What you should do: Output the material below as a Markdown table with the columns Row and Line, numbering each row and leaving out blank lines. Begin at the line that contains "From the items" and continue through the end of the material.

Records from a dataset
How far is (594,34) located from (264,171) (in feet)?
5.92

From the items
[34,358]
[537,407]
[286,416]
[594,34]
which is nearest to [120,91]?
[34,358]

Correct answer:
| Row | Line |
|---|---|
| 1 | From the items |
| 2 | [34,358] |
| 3 | [537,407] |
| 4 | [286,416] |
| 5 | [594,34] |
| 6 | which is nearest to [120,91]? |
| 7 | [34,358] |